Le Parlement et la Conseil de l’Union sont arrivés à un accord, cela est très positif même si certains secteurs comme les transports en sont exclus. Nous faisons d’ailleurs pression pour trouver une solution dans ce secteur où les conditions de travail rendent plus difficile le compromis.
Nous avons réussi à dépasser l’opposition systématique de plusieurs gouvernements, notamment d’Europe centrale, à toutes évolutions en matière de politique sociale
« Contrairement à ce que clame le gouvernement français, la période du détachement n’est pas tellement importante selon nous car pour une grande partie des travailleurs détachés, la période ne dépasse pas un an. Les conditions salariales nous semblent être bien plus nécessaires à traiter. »

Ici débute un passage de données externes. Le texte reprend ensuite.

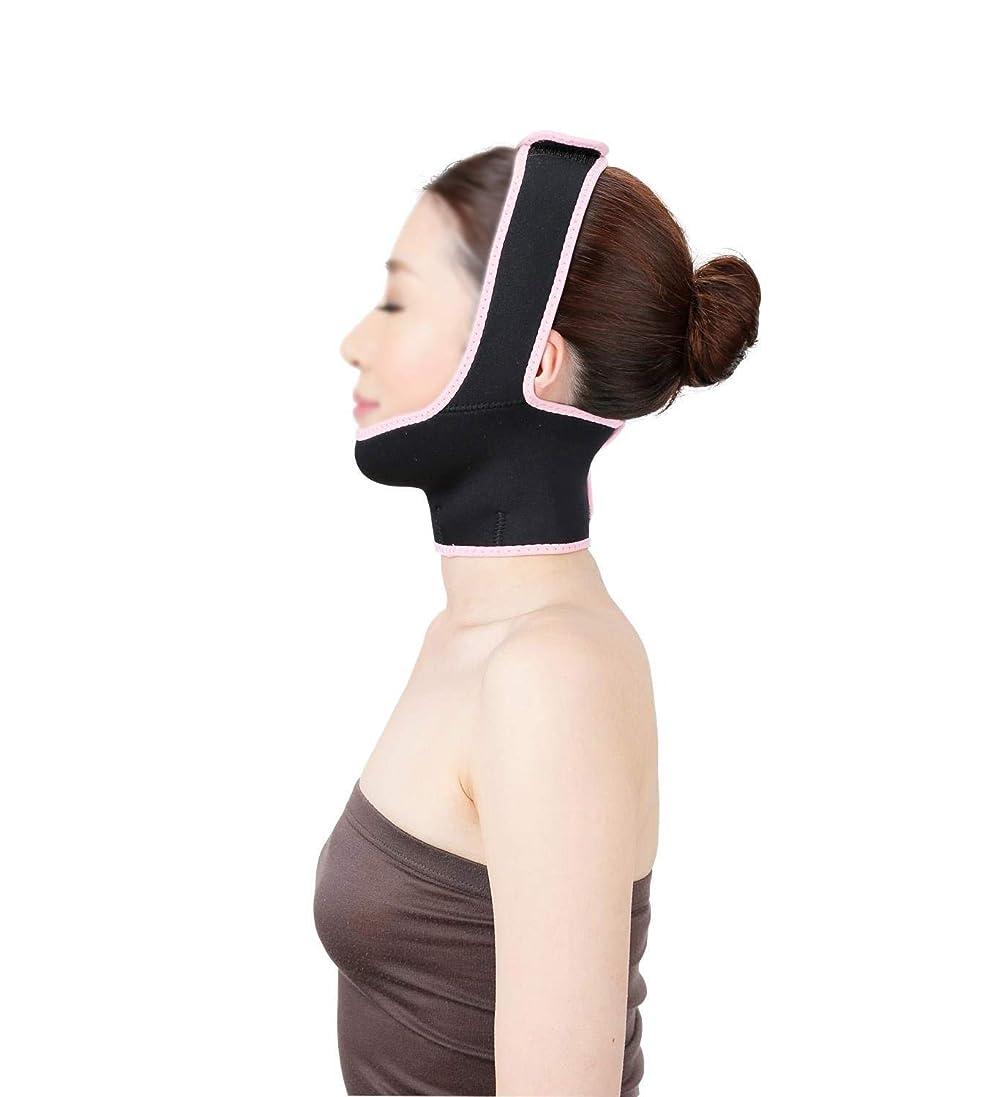 微視的維持パッケージTLMY フェイシャルリフティングマスクあごストラップ修復包帯ヘッドバンドマスクフェイシャルマスクフェイシャル美容フェイシャルリフティングブラックマスク 顔用整形マスク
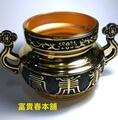 【富貴春本舖】3吋8百壽公媽爐(祖先爐)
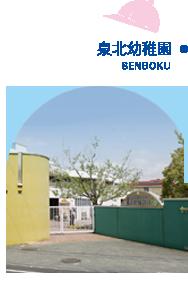 泉北幼稚園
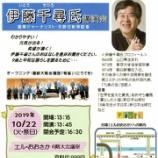 『伊藤千尋氏講演会「憲法を活かせば日本は変わる」2019年10月22日』の画像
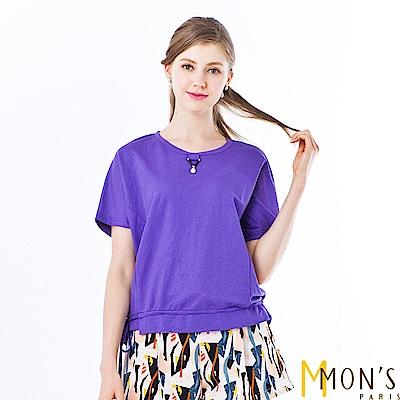 MONS 簡約風抽繩造型上衣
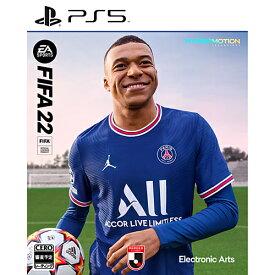 [10月01日発売予約][PS5ソフト] FIFA22 [ELJM-30085] *予約特典付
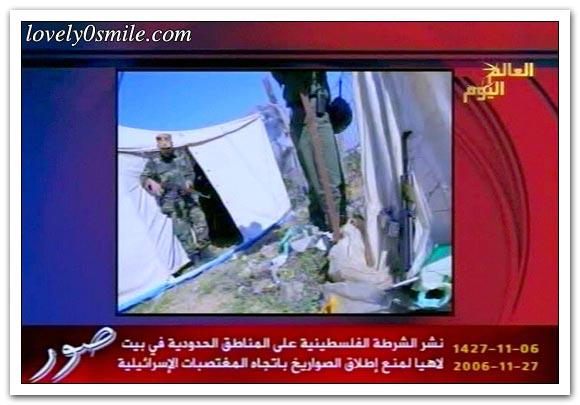 العالم اليوم 27-11-2006 / صور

Concrètement, quels sont pour vous les chantiers prioritaires pour l’UE en ce qui concerne le droit des travailleurs ?
La Commission s’est engagée en termes de droit sociaux notamment à mettre en place un socle européen des droits sociaux au sommet de Göteborg en Suède le 17 novembre dernier.

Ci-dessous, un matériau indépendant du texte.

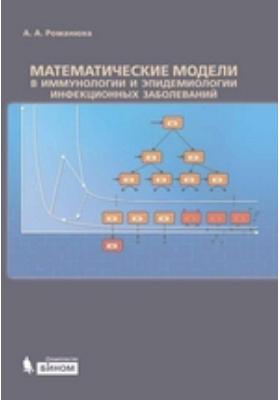 Математические модели в иммунологии и эпидемиологии инфекционных заболеваний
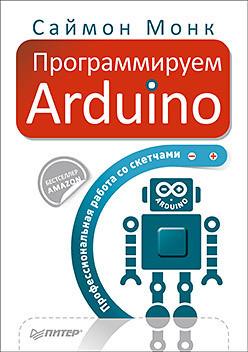Программируем Arduino. Основы работы со скетчами - Монк Саймон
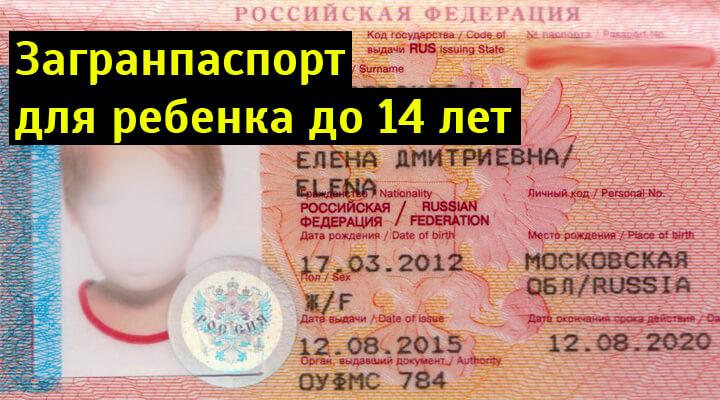 Мои документы Заграничный паспорт - YouTube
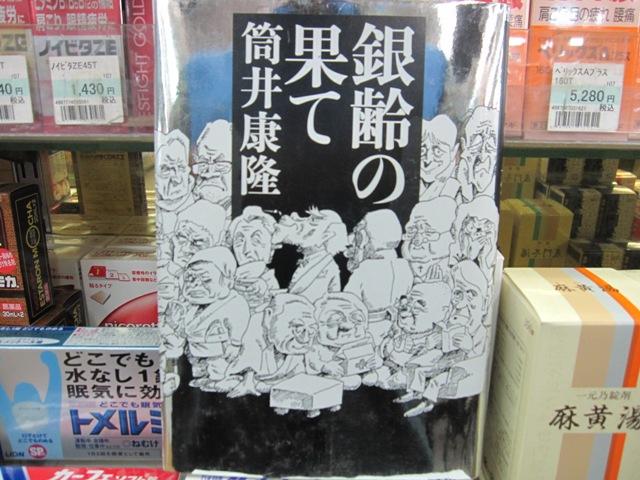 20091023曽根ほか 010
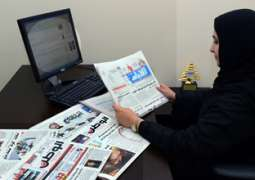 مطالعات الصحف في مملكة البحرين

Pour les détracteurs, c’est plus de la communication qu’un réel progrès, à la CES nous nous sommes engagés en faveur de cette initiative. La crise de 2008 a amené à la dégradation des droits sociaux avec la pression sur les salaires qui en a résulté et qui persiste jusqu’à aujourd’hui notamment dans les pays du Sud de l’Europe. C’est la première fois depuis cette crise que l’on voit émerger un engagement pour l’Europe sociale. Tous les pays, même les plus libéraux, se sont engagés pour promouvoir les droits sociaux.
Même si cet engagement politique ne concerne que des droits qui sont pour la plupart déjà existants, nous profitons de cette dynamique pour avancer de nouvelles propositions sur le sujet des travailleurs détachés et au-delà. Cela fonctionne puisque la Commission européenne a produit récemment plusieurs propositions de législations européennes comme la Directive sur les conditions de travail transparentes par exemple qui précise l’ensemble des droits protégeant le travailleur.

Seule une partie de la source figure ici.